Momentum pertemuan forum Muenchen, dua pekan lalu, sangat tepat. Sudah lama proses perdamaian Palestina-Israel macet, yakni sejak tahun 2014. Sejak itu pula, tidak ada proposal damai Palestina-Israel yang diterima semua pihak. Proposal damai terakhir adalah proposal yang kerap disebut Transaksi Abad Ini (Deal of the Century) yang digalang Presiden AS Donald Trump dan diumumkan, Januari 2020.
Namun, proposal damai Trump tersebut ditolak Palestina, dunia Arab, Eropa, dan masyarakat internasional. Proposal damai itu pun mati suri. Lonceng kematian Deal of the Century semakin kuat, terkubur bersama kekalahan Trump dalam pemilu AS, 3 November 2020.
Karena itu, forum Muenchen kini menjadi tumpuan harapan agar bisa berandil menggerakkan kembali perundingan damai Palestina-Israel. Apalagi, forum Muenchen tersebut dibentuk secara tidak langsung sebagai gerakan kontra atas proposal damai AS di bawah Trump. Seperti diketahui, Perancis dan Jerman adalah dua negara Eropa yang segera menolak proposal damai itu begitu diumumkan Trump. Paris dan Berlin menganggap proposal damai Trump banyak merugikan Palestina dan sangat menguntungkan Israel.
Jordania juga menolak Transaksi Abada Ini karena salah satu butir dalam proposal damai AS tersebut menegaskan bahwa Israel berhak menganeksasi Lembah Jordan. Luas area lembah Jordan sekitar 30 persen dari wilayah Tepi Barat yang mencapai 5.655 kilometer persegi. Area itu merupakan wilayah paling subur dan kaya air di Tepi Barat. Eksistensi negara Palestina, jika terbentuk kelak, akan sangat tergantung pada Lembah Jordan dalam pengadaan air dan lahan pertanian.

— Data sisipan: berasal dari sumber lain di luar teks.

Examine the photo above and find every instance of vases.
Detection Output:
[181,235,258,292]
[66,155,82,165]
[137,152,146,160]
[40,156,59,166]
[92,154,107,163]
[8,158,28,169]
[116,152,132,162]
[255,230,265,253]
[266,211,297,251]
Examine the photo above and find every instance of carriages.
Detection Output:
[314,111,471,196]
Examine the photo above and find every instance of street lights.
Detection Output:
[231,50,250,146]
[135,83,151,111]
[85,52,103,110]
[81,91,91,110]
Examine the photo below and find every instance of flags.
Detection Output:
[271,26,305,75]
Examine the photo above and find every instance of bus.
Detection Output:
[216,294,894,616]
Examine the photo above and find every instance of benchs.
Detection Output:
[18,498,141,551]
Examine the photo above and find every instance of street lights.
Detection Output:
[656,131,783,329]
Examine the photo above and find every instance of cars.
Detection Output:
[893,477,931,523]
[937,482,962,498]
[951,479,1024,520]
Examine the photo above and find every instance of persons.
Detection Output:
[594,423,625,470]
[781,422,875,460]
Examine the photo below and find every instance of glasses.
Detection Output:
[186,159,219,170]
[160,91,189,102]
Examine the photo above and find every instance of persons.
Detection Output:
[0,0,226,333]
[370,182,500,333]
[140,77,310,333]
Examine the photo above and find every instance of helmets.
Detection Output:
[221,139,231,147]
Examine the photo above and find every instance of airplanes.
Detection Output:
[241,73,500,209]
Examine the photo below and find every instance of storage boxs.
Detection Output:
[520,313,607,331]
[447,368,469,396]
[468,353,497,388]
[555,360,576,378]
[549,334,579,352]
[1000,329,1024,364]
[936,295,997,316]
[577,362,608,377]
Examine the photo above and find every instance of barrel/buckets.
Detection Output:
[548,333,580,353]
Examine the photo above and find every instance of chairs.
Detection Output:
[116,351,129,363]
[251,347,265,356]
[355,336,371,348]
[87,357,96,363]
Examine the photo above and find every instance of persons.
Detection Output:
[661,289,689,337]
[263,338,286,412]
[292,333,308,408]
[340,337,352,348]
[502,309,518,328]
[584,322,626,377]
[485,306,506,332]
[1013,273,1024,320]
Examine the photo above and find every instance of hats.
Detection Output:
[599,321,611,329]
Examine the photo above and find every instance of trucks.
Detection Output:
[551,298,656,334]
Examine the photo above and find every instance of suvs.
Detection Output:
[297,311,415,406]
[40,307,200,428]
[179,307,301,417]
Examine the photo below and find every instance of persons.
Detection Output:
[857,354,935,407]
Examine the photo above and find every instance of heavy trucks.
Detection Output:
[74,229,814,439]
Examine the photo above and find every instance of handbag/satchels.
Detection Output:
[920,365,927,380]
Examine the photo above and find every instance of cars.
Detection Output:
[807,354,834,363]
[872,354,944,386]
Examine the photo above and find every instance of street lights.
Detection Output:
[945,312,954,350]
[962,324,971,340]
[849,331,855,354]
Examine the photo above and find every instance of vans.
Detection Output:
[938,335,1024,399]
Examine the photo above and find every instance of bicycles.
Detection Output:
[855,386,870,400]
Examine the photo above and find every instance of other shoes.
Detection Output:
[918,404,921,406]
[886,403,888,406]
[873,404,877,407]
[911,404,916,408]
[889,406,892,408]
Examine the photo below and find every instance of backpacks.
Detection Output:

Jordania memandang aneksasi Israel atas Lembah Jordan akan mengancam keamanan nasional negara Jordania. Jika Israel menganeksasi Lembah Jordan, negara Palestina—jika terbentuk nanti—tak akan bisa hidup tanpa Lembah Jordan. Bila negara Palestina dipaksakan dibentuk tanpa Lembah Jordan, eksistensi negara Palestina akan sangat bergantung pada Israel karena negara Palestina tersebut tidak didukung oleh sumber ekonomi yang kuat.
Dampaknya, rakyat Palestina di Tepi Barat akan eksodus ke Jordania karena kesulitan ekonomi di negara Palestina baru. Dalam situasi tersebut, negara Palestina bisa menjadi negara gagal. Selain itu, akan muncul lagi wacana negara Palestina di Tepi Timur Sungai Jordan, yakni Jordania. Itulah sebabnya Jordania menolak keras proposal Trump.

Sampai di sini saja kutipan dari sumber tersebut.